- Directed by: Sam Newfield (as Sherman Scott)
- Screenplay by: Al Martin
- Starring: Marjorie Lord Robert Shayne Pierre Watkin
- Cinematography: Jack Greenhalgh
- Edited by: Martin G. Cohn
- Production company: John Sutherland Productions
- Distributed by: Eagle-Lion Films
- Release date: 1 December 1948 (USA);
- Running time: 62 minutes
- Country: United States
- Language: English

= The Strange Mrs. Crane =

1948 film directed by Sam Newfield

The Strange Mrs. Crane is a 1948 American film noir directed by Sam Newfield (credited as Sherman Scott) and written by Al Martin for Eagle-Lion Films and starring Marjorie Lord, Robert Shayne and Pierre Watkin.

== Plot ==
A gubernatorial candidate's wife's ex-partner's fiancée is wrongly tried for murder.

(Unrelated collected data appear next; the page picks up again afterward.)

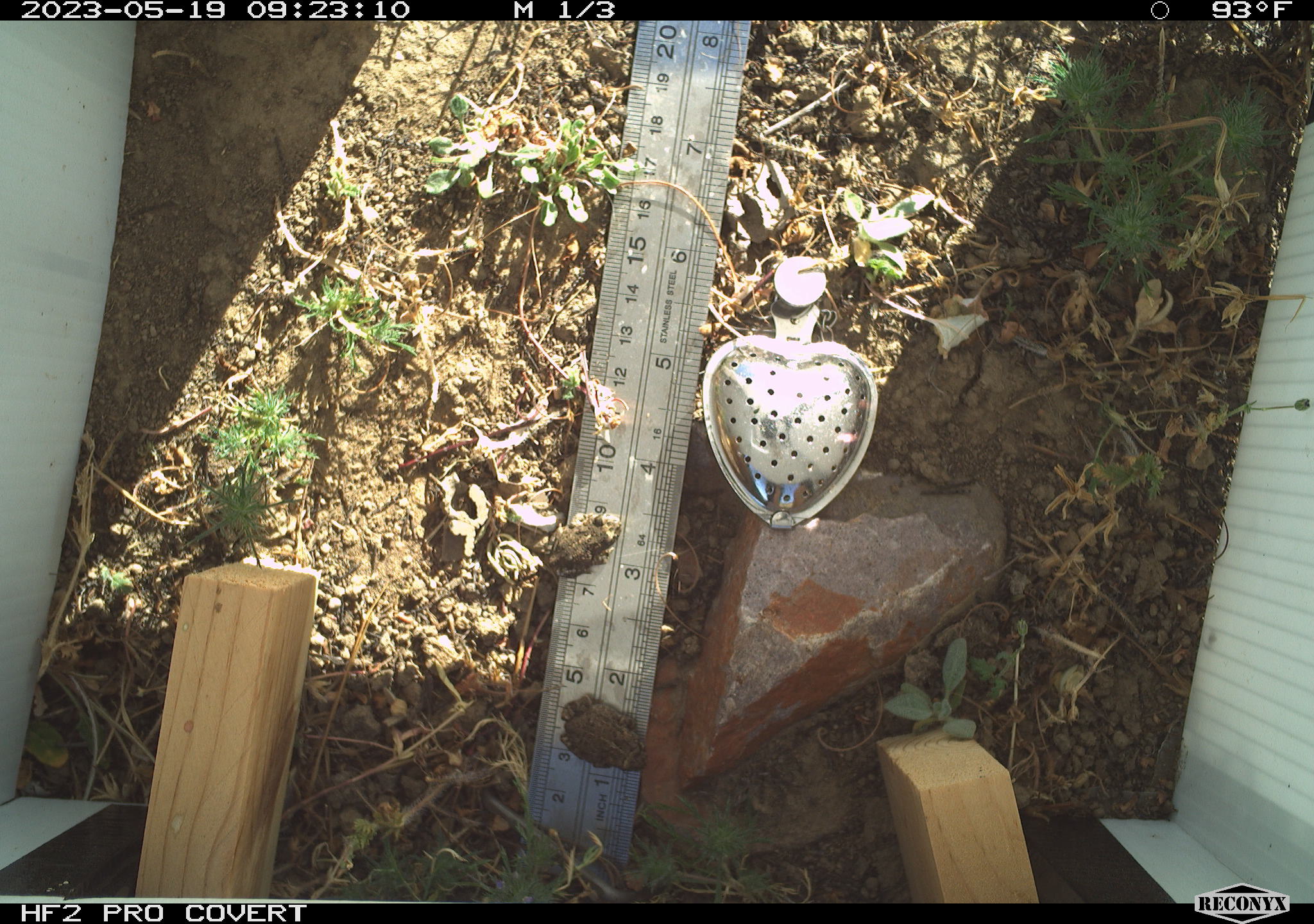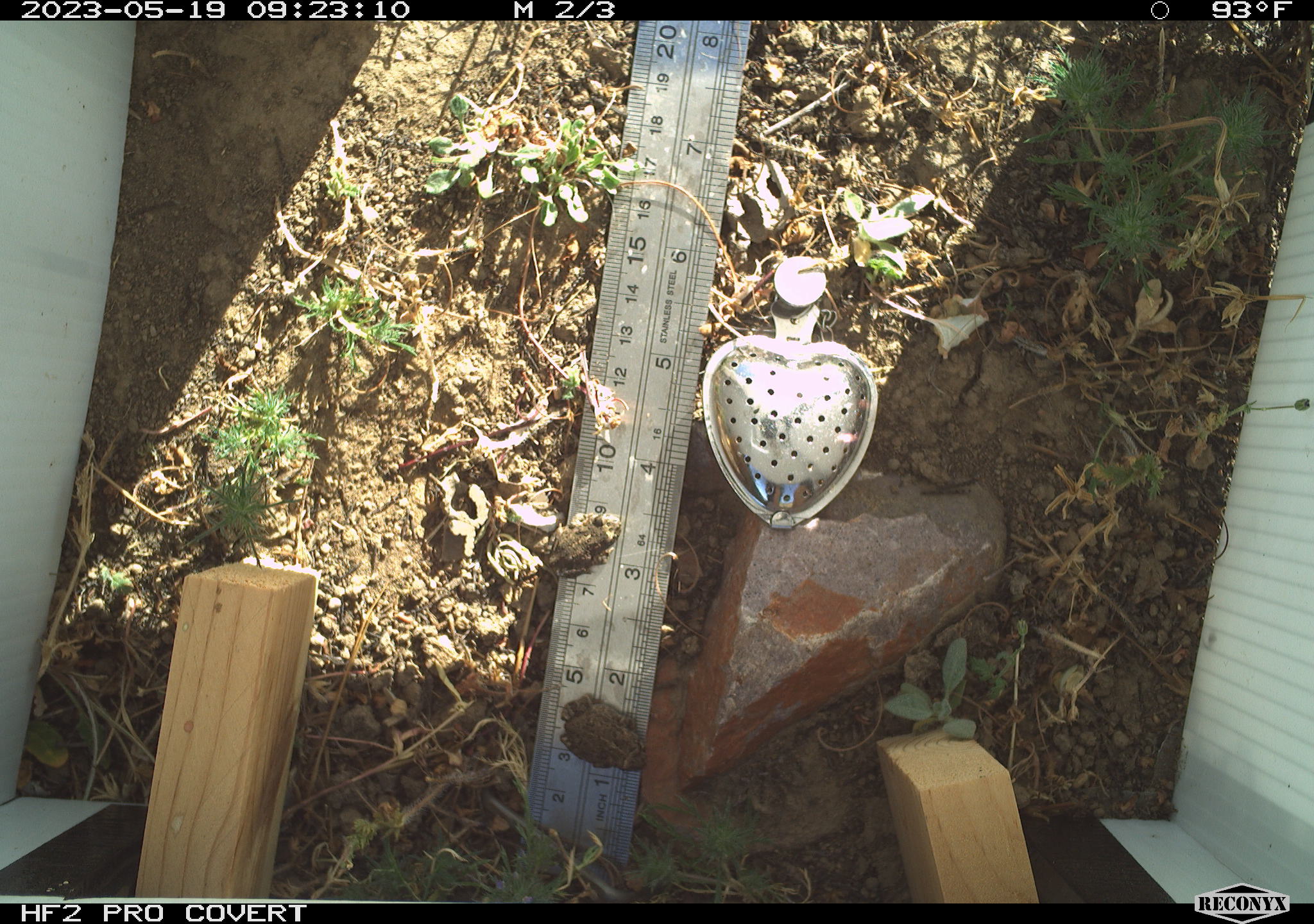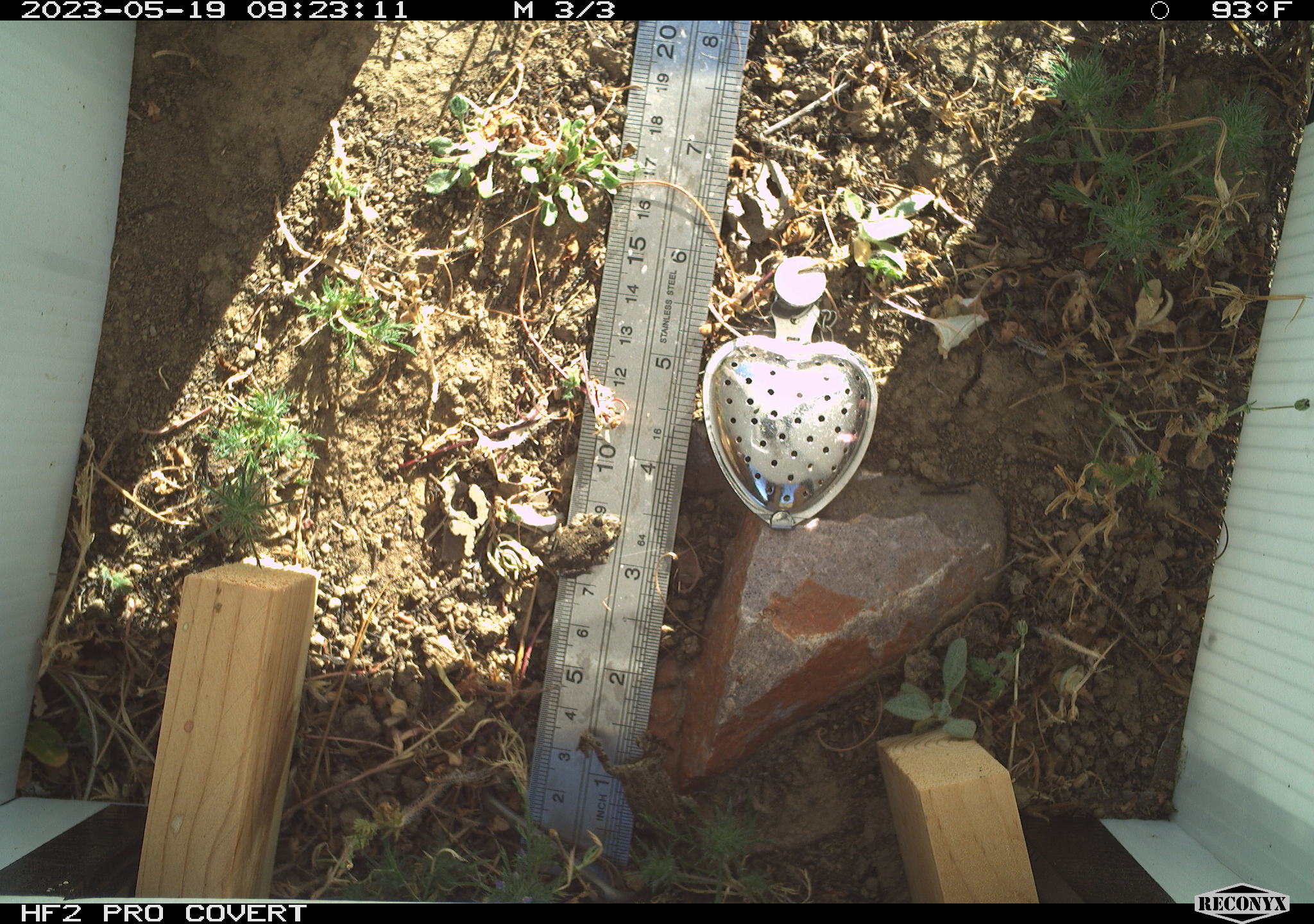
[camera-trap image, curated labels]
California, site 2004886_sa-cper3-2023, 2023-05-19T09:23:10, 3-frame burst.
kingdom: Animalia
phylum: Chordata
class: Amphibia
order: Anura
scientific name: Anura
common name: frogs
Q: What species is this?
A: Frogs (Anura).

It turns out that the real culprit is the lady jury foreman who makes a fatal error.

== Cast ==
- Gina Crane (Marjorie Lord)
- Floyd Durant (Robert Shayne)
- Clinton Crane (Pierre Watkin)
- Mark Emery (James Seay)
- Barbara Arnold (Ruth Brady, 1920–1997)
- Edna Emmerson (Claire Whitney)
- Jeanette Woods (Dorothy Granger)

== Production ==
Filming on The Strange Mrs. Crane began on June 11, 1948, at the Morey-Sutherland Studios. The script was adapted from 'Beyond a Reasonable Doubt', an episode of The Whistler, a radio program, and the episode aired on July 16, 1947.